Start of WORKING DATA

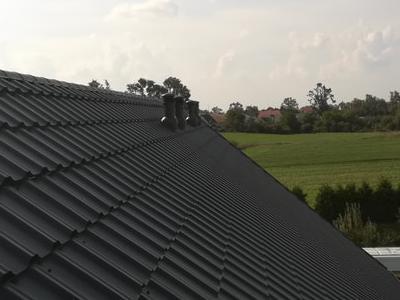 pokryty czarny dach 35
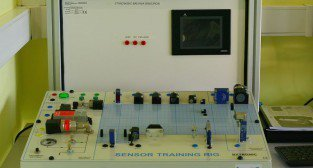 Laboratorium Technik Mechatronik. Stanowisko sensorów.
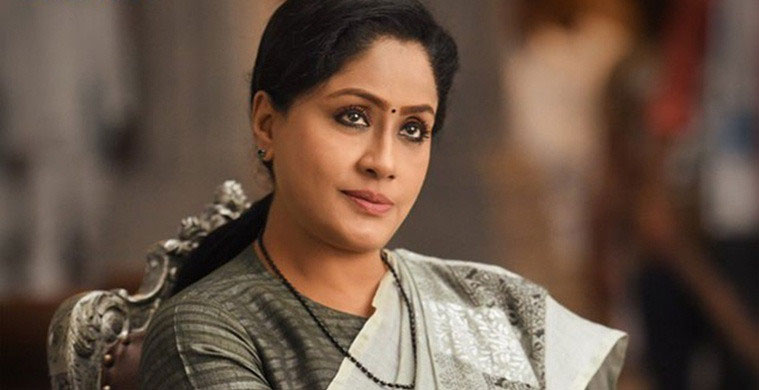 Vijayashanthi Dubs for Sarileru Neekevvaru!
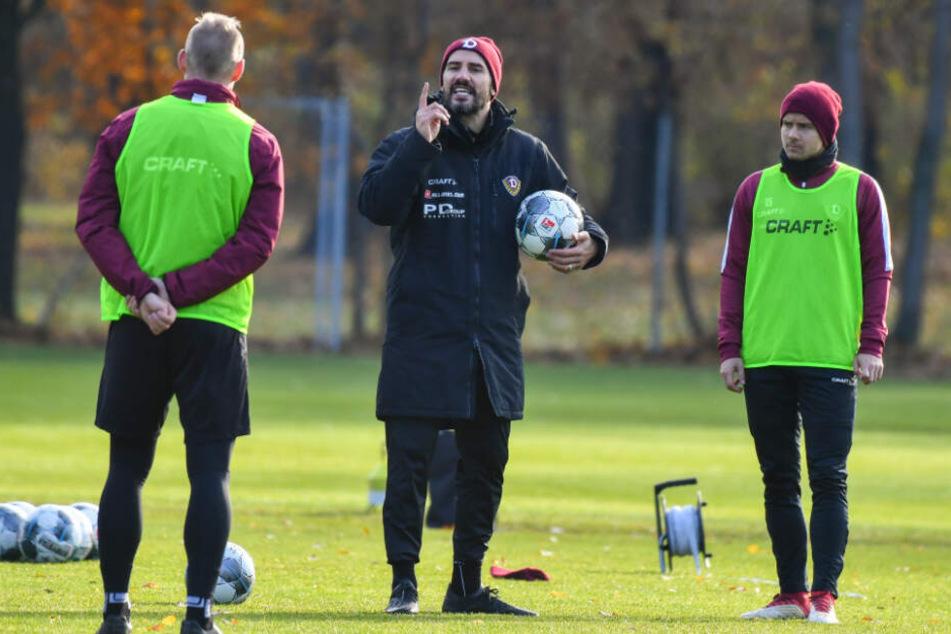 Cristian Fiel (M.) gibt bei Dynamo den Ton an - nicht nur in dieser Woche beim Training.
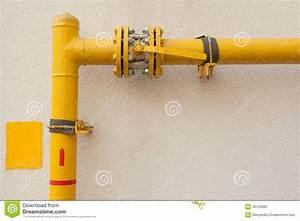 Tuyau De Gaz : tuyau de gaz jaune image stock image du usine ~ Melissatoandfro.com Idées de Décoration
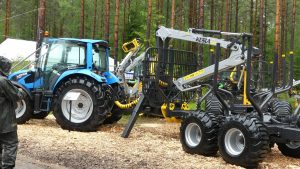 Forestry equipped Landini 4-090 tractor and kesla trailer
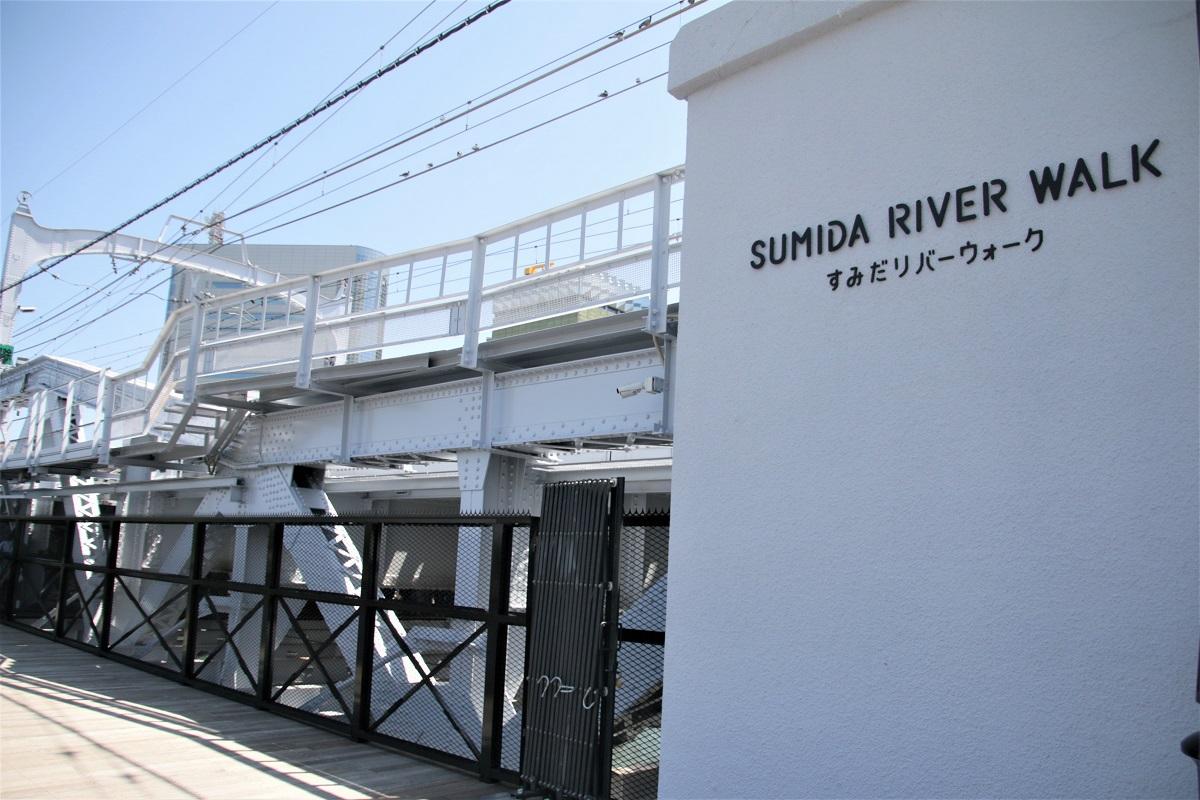 從東京晴空塔線的淺草站出發,往隅田川岸邊走,便可看到SUMIDA RIVER WALK的入口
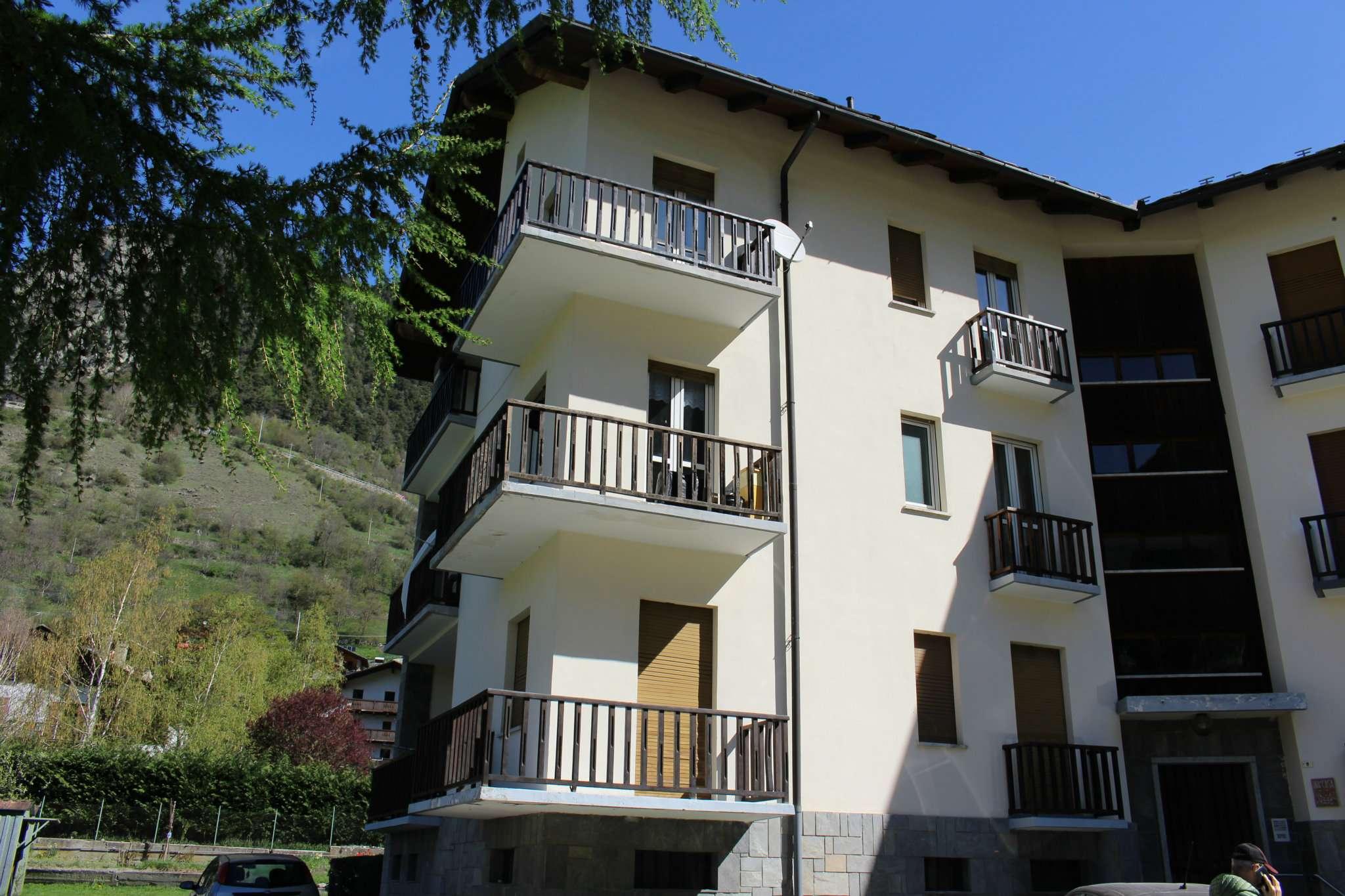 Casa valpelline in vendita waa2 for Casa di 700 metri quadrati in vendita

End of WORKING DATA

Copy every record exactly; no pictures.

 pokryty czarny dach 35
 Laboratorium Technik Mechatronik. Stanowisko sensorów.
 Vijayashanthi Dubs for Sarileru Neekevvaru!
 Cristian Fiel (M.) gibt bei Dynamo den Ton an - nicht nur in dieser Woche beim Training.
 Tuyau De Gaz : tuyau de gaz jaune image stock image du usine ~ Melissatoandfro.com Idées de Décoration
 Forestry equipped Landini 4-090 tractor and kesla trailer
 從東京晴空塔線的淺草站出發,往隅田川岸邊走,便可看到SUMIDA RIVER WALK的入口
 Casa valpelline in vendita waa2 for Casa di 700 metri quadrati in vendita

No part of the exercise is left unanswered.